### Work to do
Reproduce the rows verbatim, starting with the line containing "Based on the photo, how" and continuing through the line containing "x2=99 y2=112 →", both included. Return only those lines.

### Records shown
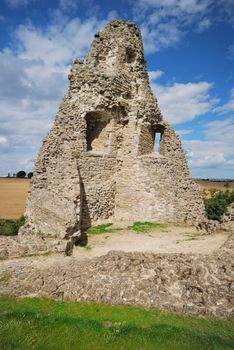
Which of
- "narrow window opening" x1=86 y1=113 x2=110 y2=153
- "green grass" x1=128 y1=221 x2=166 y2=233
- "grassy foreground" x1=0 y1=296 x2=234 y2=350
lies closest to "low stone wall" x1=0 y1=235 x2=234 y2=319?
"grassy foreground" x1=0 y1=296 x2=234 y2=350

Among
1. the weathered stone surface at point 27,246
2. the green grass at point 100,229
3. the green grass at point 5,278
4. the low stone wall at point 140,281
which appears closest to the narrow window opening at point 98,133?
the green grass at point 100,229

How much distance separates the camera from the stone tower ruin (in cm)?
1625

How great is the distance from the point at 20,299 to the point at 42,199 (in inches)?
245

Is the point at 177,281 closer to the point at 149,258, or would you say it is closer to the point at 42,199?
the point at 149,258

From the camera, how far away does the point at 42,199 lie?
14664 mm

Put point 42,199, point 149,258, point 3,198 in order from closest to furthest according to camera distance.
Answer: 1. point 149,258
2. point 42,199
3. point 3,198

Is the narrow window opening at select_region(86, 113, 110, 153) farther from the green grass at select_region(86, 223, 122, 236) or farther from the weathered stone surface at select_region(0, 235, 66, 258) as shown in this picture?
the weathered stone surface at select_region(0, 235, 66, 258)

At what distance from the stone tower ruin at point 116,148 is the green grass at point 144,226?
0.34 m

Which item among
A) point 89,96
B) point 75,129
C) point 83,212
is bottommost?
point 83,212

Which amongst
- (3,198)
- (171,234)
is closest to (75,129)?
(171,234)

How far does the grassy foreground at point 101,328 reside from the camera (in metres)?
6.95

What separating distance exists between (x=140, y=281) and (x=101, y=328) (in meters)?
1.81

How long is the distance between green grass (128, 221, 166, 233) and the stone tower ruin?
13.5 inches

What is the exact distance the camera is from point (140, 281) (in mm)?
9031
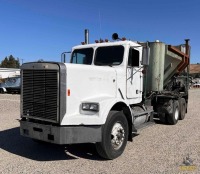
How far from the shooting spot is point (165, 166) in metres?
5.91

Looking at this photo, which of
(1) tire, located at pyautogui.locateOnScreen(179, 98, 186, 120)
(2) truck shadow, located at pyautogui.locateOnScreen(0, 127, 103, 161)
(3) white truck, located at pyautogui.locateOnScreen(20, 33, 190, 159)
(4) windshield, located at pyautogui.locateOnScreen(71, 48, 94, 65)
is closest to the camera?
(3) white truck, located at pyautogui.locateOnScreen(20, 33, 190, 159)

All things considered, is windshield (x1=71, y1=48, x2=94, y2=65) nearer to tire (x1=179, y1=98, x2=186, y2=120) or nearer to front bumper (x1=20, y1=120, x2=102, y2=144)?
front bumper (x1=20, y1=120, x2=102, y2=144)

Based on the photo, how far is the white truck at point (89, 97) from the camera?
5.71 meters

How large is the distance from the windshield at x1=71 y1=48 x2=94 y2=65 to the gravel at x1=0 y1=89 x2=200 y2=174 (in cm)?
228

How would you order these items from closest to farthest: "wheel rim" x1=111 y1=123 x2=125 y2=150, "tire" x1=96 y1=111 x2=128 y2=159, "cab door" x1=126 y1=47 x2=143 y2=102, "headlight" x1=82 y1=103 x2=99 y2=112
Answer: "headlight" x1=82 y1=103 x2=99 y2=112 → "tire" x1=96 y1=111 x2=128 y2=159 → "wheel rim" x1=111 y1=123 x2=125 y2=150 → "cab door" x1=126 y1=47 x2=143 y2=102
...
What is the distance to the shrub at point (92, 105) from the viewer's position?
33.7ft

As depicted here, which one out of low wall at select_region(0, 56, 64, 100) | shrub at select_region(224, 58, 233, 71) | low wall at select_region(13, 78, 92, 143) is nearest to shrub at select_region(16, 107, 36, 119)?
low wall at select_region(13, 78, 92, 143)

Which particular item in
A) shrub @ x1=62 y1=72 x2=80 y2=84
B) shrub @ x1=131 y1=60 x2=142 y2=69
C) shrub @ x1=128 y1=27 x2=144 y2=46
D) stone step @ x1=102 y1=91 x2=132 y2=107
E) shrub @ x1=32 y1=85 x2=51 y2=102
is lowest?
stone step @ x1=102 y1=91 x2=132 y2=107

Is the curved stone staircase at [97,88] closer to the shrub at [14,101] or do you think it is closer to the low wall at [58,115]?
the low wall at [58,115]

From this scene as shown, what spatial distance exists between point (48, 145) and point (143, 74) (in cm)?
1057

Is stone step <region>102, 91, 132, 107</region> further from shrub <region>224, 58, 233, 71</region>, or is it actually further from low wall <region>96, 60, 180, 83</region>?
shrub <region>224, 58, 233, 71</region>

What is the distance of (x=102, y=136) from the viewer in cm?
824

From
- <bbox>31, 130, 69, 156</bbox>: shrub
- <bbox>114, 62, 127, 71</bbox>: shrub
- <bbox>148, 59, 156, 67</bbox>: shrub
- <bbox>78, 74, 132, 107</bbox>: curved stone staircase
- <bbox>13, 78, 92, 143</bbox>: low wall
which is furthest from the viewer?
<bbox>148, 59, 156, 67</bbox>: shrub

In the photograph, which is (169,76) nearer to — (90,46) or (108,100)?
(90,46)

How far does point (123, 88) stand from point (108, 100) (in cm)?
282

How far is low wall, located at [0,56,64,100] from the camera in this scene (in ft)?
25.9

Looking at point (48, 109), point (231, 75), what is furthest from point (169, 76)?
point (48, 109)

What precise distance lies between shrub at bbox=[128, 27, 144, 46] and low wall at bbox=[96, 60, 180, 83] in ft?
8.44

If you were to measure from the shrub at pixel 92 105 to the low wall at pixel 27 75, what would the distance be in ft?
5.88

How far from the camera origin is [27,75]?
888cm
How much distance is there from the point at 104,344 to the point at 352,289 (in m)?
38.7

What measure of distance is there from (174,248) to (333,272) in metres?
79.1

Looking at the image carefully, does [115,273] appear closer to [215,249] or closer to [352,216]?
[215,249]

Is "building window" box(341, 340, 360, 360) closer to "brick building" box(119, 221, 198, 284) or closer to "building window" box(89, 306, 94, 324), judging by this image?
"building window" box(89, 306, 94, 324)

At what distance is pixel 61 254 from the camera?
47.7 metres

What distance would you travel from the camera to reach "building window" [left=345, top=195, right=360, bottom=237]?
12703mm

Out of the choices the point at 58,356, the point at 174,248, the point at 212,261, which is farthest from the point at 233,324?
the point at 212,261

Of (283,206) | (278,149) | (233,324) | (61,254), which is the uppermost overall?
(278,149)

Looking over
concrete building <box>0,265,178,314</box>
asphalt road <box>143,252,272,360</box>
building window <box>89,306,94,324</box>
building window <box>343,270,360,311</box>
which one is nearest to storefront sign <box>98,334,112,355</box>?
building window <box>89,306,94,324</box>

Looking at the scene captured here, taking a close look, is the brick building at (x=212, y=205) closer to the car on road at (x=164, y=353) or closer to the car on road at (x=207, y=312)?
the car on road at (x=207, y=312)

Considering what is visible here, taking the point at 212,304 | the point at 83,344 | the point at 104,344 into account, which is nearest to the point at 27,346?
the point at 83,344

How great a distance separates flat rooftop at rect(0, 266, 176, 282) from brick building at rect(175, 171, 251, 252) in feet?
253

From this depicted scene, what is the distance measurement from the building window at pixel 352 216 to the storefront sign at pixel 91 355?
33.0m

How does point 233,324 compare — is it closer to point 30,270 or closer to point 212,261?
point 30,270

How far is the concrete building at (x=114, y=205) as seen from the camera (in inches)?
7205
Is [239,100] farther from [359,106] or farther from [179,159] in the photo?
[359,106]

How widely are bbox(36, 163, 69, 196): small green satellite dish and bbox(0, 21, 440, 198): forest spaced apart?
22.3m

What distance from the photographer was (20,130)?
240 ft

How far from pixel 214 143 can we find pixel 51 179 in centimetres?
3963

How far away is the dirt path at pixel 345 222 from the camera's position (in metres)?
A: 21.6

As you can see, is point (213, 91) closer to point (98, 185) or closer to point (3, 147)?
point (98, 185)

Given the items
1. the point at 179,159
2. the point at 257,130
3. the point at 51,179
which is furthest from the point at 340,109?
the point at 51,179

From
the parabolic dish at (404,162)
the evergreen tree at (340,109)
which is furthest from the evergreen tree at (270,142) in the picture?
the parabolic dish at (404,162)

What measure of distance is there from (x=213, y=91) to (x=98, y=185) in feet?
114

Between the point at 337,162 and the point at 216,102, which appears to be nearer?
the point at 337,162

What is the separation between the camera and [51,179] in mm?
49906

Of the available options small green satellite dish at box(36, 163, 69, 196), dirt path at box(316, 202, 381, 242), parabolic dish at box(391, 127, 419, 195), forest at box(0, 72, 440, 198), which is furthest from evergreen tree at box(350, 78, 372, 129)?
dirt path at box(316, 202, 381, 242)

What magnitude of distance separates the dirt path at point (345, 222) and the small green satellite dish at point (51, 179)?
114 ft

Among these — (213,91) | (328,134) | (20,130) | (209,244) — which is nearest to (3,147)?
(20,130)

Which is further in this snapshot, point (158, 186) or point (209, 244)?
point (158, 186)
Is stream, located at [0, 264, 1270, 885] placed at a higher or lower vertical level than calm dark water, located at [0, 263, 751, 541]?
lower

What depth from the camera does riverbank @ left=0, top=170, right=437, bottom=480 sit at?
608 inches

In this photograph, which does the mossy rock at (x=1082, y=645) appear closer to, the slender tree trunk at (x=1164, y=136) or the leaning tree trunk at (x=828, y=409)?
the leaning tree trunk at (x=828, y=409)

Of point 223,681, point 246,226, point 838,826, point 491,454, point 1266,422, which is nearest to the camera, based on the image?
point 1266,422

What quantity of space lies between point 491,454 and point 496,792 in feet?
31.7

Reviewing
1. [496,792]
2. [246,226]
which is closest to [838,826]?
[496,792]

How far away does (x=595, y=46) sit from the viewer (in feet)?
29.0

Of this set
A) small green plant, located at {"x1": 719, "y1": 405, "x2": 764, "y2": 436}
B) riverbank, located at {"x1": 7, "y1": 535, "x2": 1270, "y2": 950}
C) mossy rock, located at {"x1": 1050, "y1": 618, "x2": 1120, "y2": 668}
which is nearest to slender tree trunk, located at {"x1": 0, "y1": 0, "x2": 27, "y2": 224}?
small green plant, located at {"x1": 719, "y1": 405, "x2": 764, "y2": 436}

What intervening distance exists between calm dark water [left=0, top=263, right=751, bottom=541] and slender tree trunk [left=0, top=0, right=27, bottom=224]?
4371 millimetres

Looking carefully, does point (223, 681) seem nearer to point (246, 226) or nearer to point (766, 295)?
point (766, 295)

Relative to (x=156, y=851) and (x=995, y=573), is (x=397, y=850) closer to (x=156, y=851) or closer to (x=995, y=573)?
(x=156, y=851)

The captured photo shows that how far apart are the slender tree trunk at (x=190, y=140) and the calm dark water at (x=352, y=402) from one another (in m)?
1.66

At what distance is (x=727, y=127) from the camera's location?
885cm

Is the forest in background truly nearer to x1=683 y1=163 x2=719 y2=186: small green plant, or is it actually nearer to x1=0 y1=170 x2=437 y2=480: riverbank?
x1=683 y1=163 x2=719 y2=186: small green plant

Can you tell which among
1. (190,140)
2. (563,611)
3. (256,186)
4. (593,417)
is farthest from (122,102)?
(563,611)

### Exercise answer
Based on the photo, how far is the white truck at point (89, 97) from the camera?
5.71 meters

How large is the distance from the windshield at x1=71 y1=48 x2=94 y2=65 to the gravel at x1=0 y1=89 x2=200 y2=174 (in cm)?
228

How would you order these items from closest to farthest: "wheel rim" x1=111 y1=123 x2=125 y2=150, "tire" x1=96 y1=111 x2=128 y2=159, "cab door" x1=126 y1=47 x2=143 y2=102, "headlight" x1=82 y1=103 x2=99 y2=112
Answer: "headlight" x1=82 y1=103 x2=99 y2=112 → "tire" x1=96 y1=111 x2=128 y2=159 → "wheel rim" x1=111 y1=123 x2=125 y2=150 → "cab door" x1=126 y1=47 x2=143 y2=102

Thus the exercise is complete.